Step 2: Configure Machines

If your engines run on machines other than localhost, set PANCODE_LOCAL_MACHINES in your .env file:

PANCODE_LOCAL_MACHINES=mini=192.168.86.141,dynamo=192.168.86.143

Format: name=address pairs separated by commas. PanCode always scans localhost in addition to any machines listed here.

With 3 machines and 3 engine types, PanCode probes 9 endpoints at boot.

Step 3: Configure Models

Set model environment variables in your .env file:

PANCODE_MODEL=localhost-ollama/llama3.2
PANCODE_WORKER_MODEL=dynamo-ollama/codellama
PANCODE_SCOUT_MODEL=localhost-ollama/llama3.2

Model references use the format provider/model-id where the provider is machine-engine.

**Recorded data**

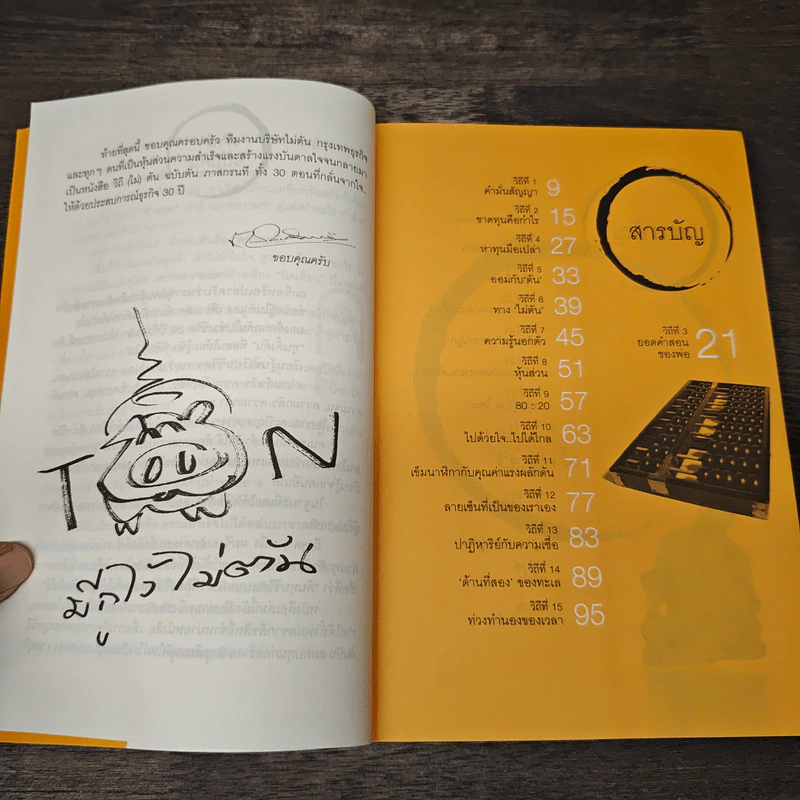 วิถีไม่ตัน ฉบับตัน ภาสกรนที - ตัน อิชิตัน รูปที่ 7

**Work to complete**
- a) Output the part of the PanCode configuration guide starting with "PANCODE_MODEL=localhost-ollama/llama3.2" and going on through "provider is machine-engine.".
- b) Pick up the PanCode configuration guide where it stops and write its continuation.
The material above comes from a source unrelated to the PanCode configuration guide.

**Results**
- a)
PANCODE_MODEL=localhost-ollama/llama3.2
PANCODE_WORKER_MODEL=dynamo-ollama/codellama
PANCODE_SCOUT_MODEL=localhost-ollama/llama3.2

Model references use the format provider/model-id where the provider is machine-engine.

- b)
Choosing Models by Role

Role	Recommended Characteristics
Orchestrator (`PANCODE_MODEL`)	Strong reasoning, large context window
Worker (`PANCODE_WORKER_MODEL`)	Good at code generation, moderate context
Scout (`PANCODE_SCOUT_MODEL`)	Fast, small, good at following simple instructions

Step 4: Create a Preset

Edit ~/.pancode/panpresets.yaml to define a preset for your fleet:

local:
  description: "Local inference via homelab engines"
  model: localhost-ollama/llama3.2
  workerModel: dynamo-ollama/codellama
  scoutModel: localhost-ollama/llama3.2
  reasoning: medium
  safety: auto-edit

local-max:
  description: "Local fleet with high reasoning"
  model: mini-lmstudio/qwen2.5-coder-32b
  workerModel: dynamo-ollama/codellama
  scoutModel: localhost-ollama/llama3.2
  reasoning: high
  safety: auto-edit

PanCode seeds this file on first run. After that, it never overwrites your edits.

Step 5: Boot PanCode

pancode --preset local

Expected output:

[pancode] Preset: local (Local inference via homelab engines)
Starting PanCode session "pancode-a3f2b1"...

PanCode enters the interactive shell after boot completes.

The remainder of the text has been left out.